What is the difference between day-of-month and day-of-week?
Both specify 'which days'. Day-of-month (3rd field) = calendar days (15, 16, 17). Day-of-week (5th field) = weekdays (Monday, Tuesday, etc.). If you specify both, cron uses OR logic: the job runs on EITHER the specified day-of-month OR the specified day-of-week. To avoid conflicts, use '?' in one field when the other is specified. '0 9 15 * ?' = 9 AM on the 15th day of the month only.
What's the difference between UTC and local timezone in cron?
Cron expressions are evaluated in a specific timezone. By default, cron uses the system's local timezone. In cloud schedulers (AWS, Google Cloud) and modern frameworks (Celery Beat, APScheduler), you specify the timezone explicitly. If you don't specify, assume UTC. This matters for daylight saving time: when clocks spring forward/back, a '9:00 AM' job might run at 8 AM or 10 AM local time. Always set timezone explicitly in production.
How do you monitor cron jobs with AtomPing?

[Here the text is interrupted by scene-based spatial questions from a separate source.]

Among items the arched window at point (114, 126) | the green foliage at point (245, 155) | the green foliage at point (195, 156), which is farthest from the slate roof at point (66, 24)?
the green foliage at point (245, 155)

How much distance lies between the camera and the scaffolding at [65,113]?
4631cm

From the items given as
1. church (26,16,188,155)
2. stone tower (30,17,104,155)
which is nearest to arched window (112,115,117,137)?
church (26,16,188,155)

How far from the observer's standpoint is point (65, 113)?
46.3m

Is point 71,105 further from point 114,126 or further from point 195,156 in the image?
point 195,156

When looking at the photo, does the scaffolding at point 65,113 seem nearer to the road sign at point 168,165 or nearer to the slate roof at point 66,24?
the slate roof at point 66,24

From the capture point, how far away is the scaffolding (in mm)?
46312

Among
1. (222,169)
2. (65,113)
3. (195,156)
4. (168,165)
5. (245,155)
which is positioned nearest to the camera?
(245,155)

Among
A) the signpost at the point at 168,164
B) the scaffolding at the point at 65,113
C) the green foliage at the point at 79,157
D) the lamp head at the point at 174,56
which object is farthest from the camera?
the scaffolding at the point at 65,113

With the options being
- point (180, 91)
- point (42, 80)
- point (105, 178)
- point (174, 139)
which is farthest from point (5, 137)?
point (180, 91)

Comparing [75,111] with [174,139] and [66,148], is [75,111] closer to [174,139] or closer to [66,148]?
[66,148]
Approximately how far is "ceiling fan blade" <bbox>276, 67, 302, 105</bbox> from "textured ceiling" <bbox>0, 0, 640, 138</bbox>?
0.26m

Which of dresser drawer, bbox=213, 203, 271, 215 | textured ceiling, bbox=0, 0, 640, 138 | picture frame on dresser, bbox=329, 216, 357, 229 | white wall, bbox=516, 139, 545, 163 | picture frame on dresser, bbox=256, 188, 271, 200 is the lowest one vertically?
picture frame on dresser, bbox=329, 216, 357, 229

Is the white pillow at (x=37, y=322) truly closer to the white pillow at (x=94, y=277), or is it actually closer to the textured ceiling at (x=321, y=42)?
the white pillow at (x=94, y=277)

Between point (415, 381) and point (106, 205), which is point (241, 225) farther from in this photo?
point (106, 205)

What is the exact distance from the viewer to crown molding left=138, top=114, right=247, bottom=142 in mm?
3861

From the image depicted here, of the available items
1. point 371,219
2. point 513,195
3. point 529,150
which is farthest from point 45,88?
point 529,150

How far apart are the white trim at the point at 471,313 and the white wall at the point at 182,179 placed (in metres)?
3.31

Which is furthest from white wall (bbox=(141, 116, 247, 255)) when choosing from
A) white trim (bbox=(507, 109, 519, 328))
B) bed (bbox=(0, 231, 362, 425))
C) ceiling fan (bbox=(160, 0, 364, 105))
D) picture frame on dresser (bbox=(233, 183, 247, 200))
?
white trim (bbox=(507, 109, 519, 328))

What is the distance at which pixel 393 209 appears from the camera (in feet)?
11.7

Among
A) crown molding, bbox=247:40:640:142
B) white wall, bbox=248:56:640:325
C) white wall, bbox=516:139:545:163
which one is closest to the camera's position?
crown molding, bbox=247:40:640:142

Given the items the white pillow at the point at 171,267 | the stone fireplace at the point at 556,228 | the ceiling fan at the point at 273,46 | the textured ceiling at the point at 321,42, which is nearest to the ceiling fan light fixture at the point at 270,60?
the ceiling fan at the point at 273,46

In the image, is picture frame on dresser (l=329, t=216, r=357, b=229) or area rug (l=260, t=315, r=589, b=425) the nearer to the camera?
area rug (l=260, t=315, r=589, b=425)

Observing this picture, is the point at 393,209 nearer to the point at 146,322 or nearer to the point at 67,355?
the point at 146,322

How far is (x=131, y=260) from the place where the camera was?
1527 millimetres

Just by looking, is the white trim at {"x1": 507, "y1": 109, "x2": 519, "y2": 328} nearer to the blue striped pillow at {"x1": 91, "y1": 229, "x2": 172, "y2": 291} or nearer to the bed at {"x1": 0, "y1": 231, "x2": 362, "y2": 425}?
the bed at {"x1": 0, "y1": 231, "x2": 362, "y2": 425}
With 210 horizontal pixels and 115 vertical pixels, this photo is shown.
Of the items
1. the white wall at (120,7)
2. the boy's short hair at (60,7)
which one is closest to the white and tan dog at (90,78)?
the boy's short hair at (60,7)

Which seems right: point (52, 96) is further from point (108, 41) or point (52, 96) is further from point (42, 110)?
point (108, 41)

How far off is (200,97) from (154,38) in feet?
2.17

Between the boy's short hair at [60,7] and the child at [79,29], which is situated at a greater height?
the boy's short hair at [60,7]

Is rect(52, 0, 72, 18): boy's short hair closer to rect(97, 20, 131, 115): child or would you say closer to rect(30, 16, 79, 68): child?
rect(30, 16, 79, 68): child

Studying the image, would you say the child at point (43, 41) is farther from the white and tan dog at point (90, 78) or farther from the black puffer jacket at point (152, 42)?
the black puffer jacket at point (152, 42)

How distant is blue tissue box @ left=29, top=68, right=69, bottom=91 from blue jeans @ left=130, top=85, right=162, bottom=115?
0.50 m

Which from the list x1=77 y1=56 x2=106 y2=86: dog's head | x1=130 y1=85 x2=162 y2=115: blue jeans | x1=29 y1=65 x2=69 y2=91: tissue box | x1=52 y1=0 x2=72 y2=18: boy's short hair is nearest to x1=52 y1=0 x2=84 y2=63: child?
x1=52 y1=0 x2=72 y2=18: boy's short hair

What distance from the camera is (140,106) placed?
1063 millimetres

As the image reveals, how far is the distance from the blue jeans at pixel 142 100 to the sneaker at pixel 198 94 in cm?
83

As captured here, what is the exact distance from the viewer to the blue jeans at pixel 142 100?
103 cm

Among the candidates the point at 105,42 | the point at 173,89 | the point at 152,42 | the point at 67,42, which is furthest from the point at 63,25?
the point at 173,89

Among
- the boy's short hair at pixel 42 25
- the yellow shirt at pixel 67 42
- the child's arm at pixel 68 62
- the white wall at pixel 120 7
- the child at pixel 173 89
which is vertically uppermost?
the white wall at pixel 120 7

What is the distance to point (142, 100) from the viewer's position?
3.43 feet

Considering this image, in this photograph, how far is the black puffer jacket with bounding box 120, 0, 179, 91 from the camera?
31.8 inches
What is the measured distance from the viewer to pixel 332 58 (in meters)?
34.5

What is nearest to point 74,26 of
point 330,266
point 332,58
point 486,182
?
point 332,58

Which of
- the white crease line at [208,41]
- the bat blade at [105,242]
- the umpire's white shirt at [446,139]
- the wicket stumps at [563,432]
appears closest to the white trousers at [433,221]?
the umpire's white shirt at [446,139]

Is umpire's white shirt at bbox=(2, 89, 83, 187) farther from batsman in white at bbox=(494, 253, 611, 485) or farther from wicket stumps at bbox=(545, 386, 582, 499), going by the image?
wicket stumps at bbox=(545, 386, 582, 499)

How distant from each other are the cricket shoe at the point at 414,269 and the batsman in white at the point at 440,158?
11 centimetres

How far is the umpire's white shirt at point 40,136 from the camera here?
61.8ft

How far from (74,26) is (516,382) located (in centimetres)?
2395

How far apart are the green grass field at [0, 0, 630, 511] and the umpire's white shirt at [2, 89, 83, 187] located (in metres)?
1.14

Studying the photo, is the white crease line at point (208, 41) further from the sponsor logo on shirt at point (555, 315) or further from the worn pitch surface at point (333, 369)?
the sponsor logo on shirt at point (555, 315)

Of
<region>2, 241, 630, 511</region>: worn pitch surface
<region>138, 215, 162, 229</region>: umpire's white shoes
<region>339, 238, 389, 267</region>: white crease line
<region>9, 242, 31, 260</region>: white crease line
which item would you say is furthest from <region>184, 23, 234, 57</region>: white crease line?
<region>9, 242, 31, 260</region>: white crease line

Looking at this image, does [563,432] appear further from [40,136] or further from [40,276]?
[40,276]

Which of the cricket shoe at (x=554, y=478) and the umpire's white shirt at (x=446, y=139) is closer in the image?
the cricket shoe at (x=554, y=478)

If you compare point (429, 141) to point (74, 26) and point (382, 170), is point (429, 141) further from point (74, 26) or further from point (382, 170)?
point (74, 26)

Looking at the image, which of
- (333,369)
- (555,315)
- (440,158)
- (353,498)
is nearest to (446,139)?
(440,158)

Cron jobs don't send heartbeats automatically. Use the 'Heartbeat' check type: your cron job should POST to an AtomPing endpoint when it completes (including success/error status). If the heartbeat doesn't arrive within expected window (e.g., 65 seconds for a job that runs every 60 seconds), AtomPing alerts you. This detects failures (job didn't run), hangs (job ran but took too long), and crashes (job exited abnormally).